I have yet to find a good way to version plugins, so for now the tactic is to try to keep up with latest versions of plugin and use them as little as possible and only from developers that have release blogs and sane release tactics.

Synchronising production to local environment (manually)

Sometimes I don’t have shell access to server – in that case I would use either InfiniteWP to generate a database dump (from InifniteWP dashboard) or UpdraftPlus from within WordPress dashboard.

Locally, I would then use wp-cli to reset local database:
wp db reset
and import new database:
wp db import sitename_db.sql

wp-cli supports local path substitutions, but it’s usually not needed. What I would do is modify my local wp-config.php to have:

define('WP_HOME','http://sitename.local/');
define('WP_SITEURL','http://sitename.local/');

This allows me to use copy of production database, without WordPress redirecting my logins to production URL.

For contents of wp-content/uploads I usually don’t bother as I can easily fix things without seeing images in last few blog posts.

Synchronising production to local environment (automated)

For the sites where I have shell access and can install wp-cli on server, I have ansible scripts (more on that later) that run:
wp db dump
locally and then copy it to my dev environment where they import it using wp db reset and wp db import combination.

This means that I can sync production to my local environment in less than a minute, making it a no brainer to test and tweak things locally and not on production.

Applying changes to production

For themes and custom plugins for sites where I only have FTP access, I’m using git-ftp that allows me to push to FTP server using git ftp push. It keeps track of which revision is on server and updates only the difference. It does mean that you never change things on server directly, but have to go through committing to git first (which I consider a good thing).

For environments with shell access you can just ssh and then use git on the other side to pull in changes. It works, but it’s a couple of additional steps.

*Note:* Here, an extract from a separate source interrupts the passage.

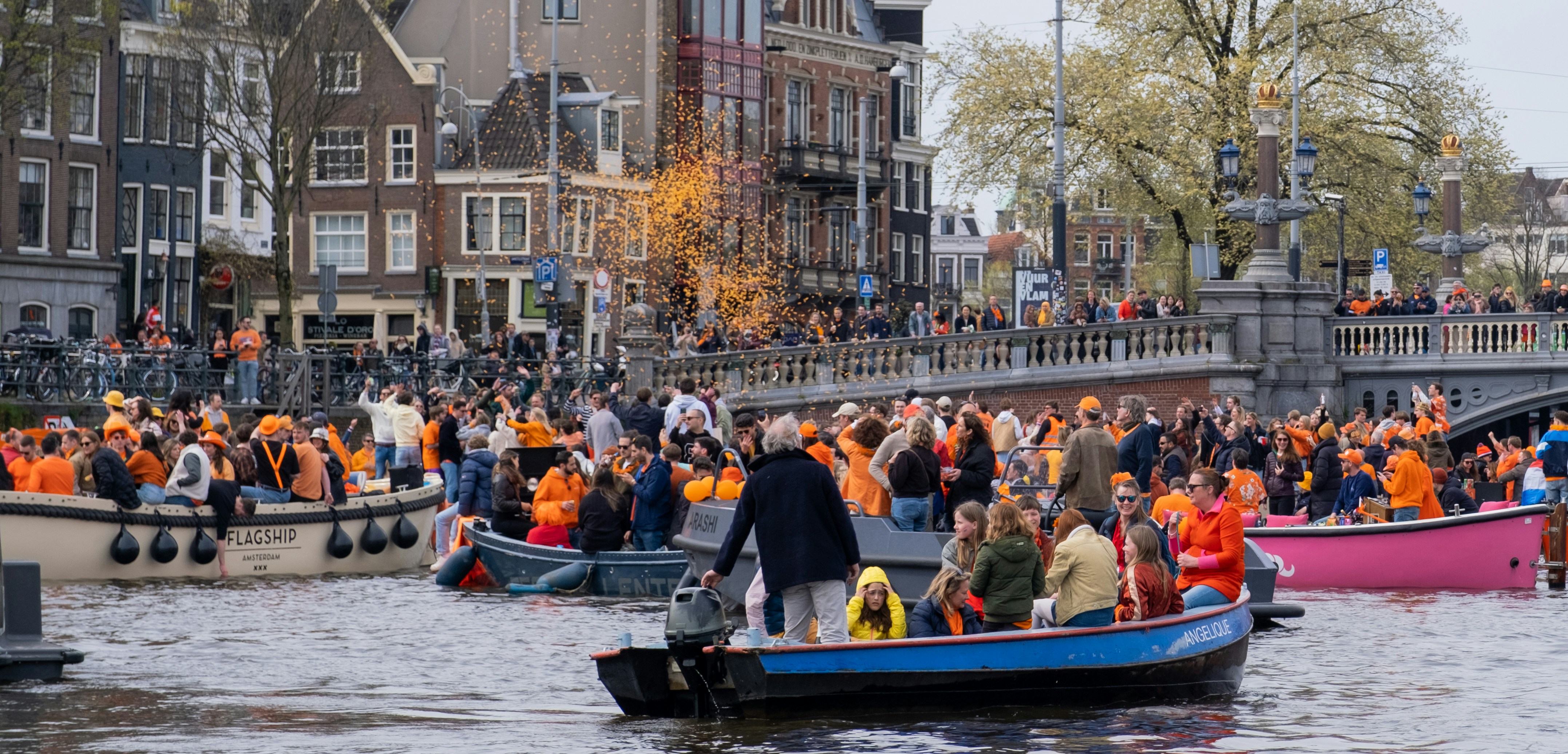 a large group of people in boats on a river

Lately, I’ve automating these tasks  with Ansible playbooks that allow me to have simple scripts like:

---
- hosts: server1
  sudo: no
  tasks:
    - name: update theme
      git: repo=git@server:themename.git dest=/home/username/sitename/wp-content/themes/themename

or to grab database dump

---
- hosts: server
  tasks:
    - name: wp db dump
      command: /home/username/.wp-cli/bin/wp db dump /home/username/tmp/sitename.sql chdir=/home/username/sitename
    - name: copy db to ~/dbdumps/
      local_action: command scp servername:tmp/sitename.sql /home/username/dbdumps/sitename.sql
      sudo: no

Which can then be easily extended or in a separate playbook file drop local database and import new copy. To run these playbooks you would just use ansible-playbook dbdump.yml and similar and it gives you a full report of what’s happening.

For bigger and more complex setups you would extend to support rollback and different revision models, but that’s beyond scope of my current WordPress projects.

Observations

Scripting these tasks always seemed as something not worth doing as they were just a couple shell commands or clicks away. But as number of projects grew it became annoying and much harder to remember specifics of each server setup, passwords, phpmyadmin location and similar.

With having things fully scripted, I can now get a request from client, sync whatever state of their WordPress is at the moment, automatically in just a minute, and see why theme broke on a specific article. It saves me crazy amount of time.

At the moment I’m trying to script anything that I see myself typing into shell more than 3 times and so far it was worth it every time as these scripts suddenly become reusable across different projects.